─── ARTICLE
Re:mmmm cores by Anonymous Coward · 2004-08-26 10:13 · Score: 2, Informative

Here you go. Works on dual-core, seperate cache chips already. (HP PA-8800)

Non-news event by doormat · 2004-08-26 10:15 · Score: 3, Informative

I've saw this article at another website earlier today, and I though this wasnt really important. Each core should have its own cache, thats exactly what a dual core chip is. Not twice as many execution units crammed into the same space, or some other funny configuration, its two seperate chips on the same die, perhaps some modifications for inter-processor communication, but thats about it. With AMD's core design, you have the physical layer only of the hypertransport bus to connect the chips, and the integrated memory controller has one or two ports to talk to memory (single/dual channel) and two ports to talk to two seperate chips. It will be interesting to see if AMD couples dual-core chips with DDR2-667 or DDR2-800, that would make the most sense, as to keep the memory controller from being the bottleneck, as opposed to the system bus on the intel side.
──────
─── INFORMATION PROVIDED
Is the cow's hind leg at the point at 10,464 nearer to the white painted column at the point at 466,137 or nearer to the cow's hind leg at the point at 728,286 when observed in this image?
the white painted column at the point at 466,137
──────
**TASKS AND EXERCISES**
1) Name every product or part designation containing a model number that appears in the dual-core forum thread.
2) According to the dual-core forum thread, why would pairing AMD's dual-core chips with DDR2-667 or DDR2-800 make the most sense?
3) Write the next part of the dual-core forum thread, picking up after its final post.

**THE RESPONSES**
1) HP PA-8800, DDR2-667, DDR2-800

2) Faster memory like DDR2-667 or DDR2-800 would keep the memory controller from becoming the bottleneck. The poster contrasts this with Intel's design, where the system bus is the bottleneck.

3)
--
The Doormat

If you're not outraged, then you're not paying attention.

Re:Non-news event by silas_moeckel · 2004-08-26 10:53 · Score: 2, Informative

It is better. As another poster pointed out and I'll concure unified cache is better than seperate but a lot harder to make so the first generation dual core chips will not use it. Expect the second generation to have larger unified cache.

--
No sir I dont like it.

Re:Confused by dougmc · 2004-08-26 10:16 · Score: 4, Informative

No, you're not missing the point.

The benefit is that you get two CPUs in less space. You might even be able to get two CPUs in a system designed to support only one (because it has only one slot.) And if your system already has two CPU slots, this might give you four CPUs.

It might also use less power than two CPUs, but I wouldn't hold my breath on that one.

Re:Licensing Issues? by Ianoo · 2004-08-26 10:17 · Score: 5, Informative

When hyperthreading was released, the industry had to cope with similar issues. Those of us using operating systems with artificial limits imposed on the number of possible processors used in a system had to wait for software updates to fix detection. I'm sure that the same thing will happen again, undoutedly there will be some flag in a register somewhere that identifies whether a processor is part of a dual-core chip or just a single CPU on its own. The OS or software can just read this in and work out whether there is sufficient licensing to use them.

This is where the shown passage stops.